A Structural Engineer's perspective:
For non-mechanical parts which are largely "unstressed", the infill pattern and density should have very limited impact on the functionality of the printed part. You can experiment with all of Slic3r's infill patterns, and you will probably find that any / all of them work fine.
However, if you are printing something which carries significant loads, the infill needs to be sufficiently stiff and strong to provide 3D support to the bottom, side and top faces, as well as possibly withstanding crushing loads through the thickness of the part in one or more directions. In most cases, you get 80% or more of the overall strength from the outermost shell of just a couple of mm thickness, so there are good reasons to use low density infill (speed of printing, efficient use of materials, etc), providing "just enough" infill material to give the required robustness for the application. For these applications, the density and profile of the infill can make a big difference.

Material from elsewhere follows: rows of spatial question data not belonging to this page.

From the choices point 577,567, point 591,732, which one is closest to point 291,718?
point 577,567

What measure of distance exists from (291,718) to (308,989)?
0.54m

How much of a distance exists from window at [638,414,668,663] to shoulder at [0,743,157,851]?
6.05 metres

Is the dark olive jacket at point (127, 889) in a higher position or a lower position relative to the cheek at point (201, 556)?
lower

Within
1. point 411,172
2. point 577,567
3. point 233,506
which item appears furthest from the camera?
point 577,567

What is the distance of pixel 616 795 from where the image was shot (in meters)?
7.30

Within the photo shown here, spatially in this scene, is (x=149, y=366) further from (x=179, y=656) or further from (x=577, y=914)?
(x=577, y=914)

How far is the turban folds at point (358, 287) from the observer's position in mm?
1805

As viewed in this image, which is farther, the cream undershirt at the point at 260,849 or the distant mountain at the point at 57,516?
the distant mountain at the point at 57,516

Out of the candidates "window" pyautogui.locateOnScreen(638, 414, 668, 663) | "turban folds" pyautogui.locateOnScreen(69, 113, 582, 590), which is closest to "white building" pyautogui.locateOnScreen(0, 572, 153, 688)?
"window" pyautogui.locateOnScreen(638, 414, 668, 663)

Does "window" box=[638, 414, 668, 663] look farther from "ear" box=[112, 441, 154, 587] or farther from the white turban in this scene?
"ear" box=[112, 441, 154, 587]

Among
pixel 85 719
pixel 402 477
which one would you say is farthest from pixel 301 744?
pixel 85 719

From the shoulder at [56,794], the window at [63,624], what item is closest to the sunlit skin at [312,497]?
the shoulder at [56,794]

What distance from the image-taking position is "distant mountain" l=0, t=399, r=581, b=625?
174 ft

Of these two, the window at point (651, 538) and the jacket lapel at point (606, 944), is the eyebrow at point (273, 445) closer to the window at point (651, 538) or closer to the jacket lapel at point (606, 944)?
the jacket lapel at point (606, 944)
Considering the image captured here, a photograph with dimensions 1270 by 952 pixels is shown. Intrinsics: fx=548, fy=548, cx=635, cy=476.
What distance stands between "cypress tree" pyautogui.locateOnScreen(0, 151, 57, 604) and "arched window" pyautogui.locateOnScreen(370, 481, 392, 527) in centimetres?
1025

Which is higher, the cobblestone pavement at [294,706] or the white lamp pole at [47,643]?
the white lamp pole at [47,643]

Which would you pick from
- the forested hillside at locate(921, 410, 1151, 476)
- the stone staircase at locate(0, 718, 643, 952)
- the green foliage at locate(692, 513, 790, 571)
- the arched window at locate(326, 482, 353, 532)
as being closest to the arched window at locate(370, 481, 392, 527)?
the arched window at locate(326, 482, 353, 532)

Suppose you are using the "Concentric" infill pattern [manual.slic3r.org] for a 150 mm cube, say - you can imagine that some of the infill walls could be very slender and unsupported. They will be fine to provide printing support for the top surface, but if you then apply a vertical compression load onto the top face of the cube, it is likely that some of these infill walls will buckle, and the top face will lose its structural support. Now imagine squeezing the cube horizontally - the Concentric infill shells don't contact the side faces, so from a strength perspective, you are crushing a hollow shell, not a "solid" cube, and the crushing strength is limited by the number of perimeter shells in your model.
If you print the same part with the same infill pattern, but use "solid infill every 10 layers" say, those infill planes will provide lateral support to the thin vertical walls (and the perimeter walls), and will allow them to carry a lot more vertical load, for a very small additional amount of plastic. Even the horizontal crushing load will be significantly improved.
Better yet, if you use "Honeycomb" infill, the vertical walls are kept to a short chord-length, and self-intersect in a 3-way joint every few mm. Every layer is rotated by 120 degrees, so there are no weak lines extending through the model - the second layer prints across the joints in the previous layer, tying the corners together. This infill design is inherently capable of carrying very high loads in all 3 dimensions. (There is a reason that aerospace composites use honeycomb cores with structural skins!)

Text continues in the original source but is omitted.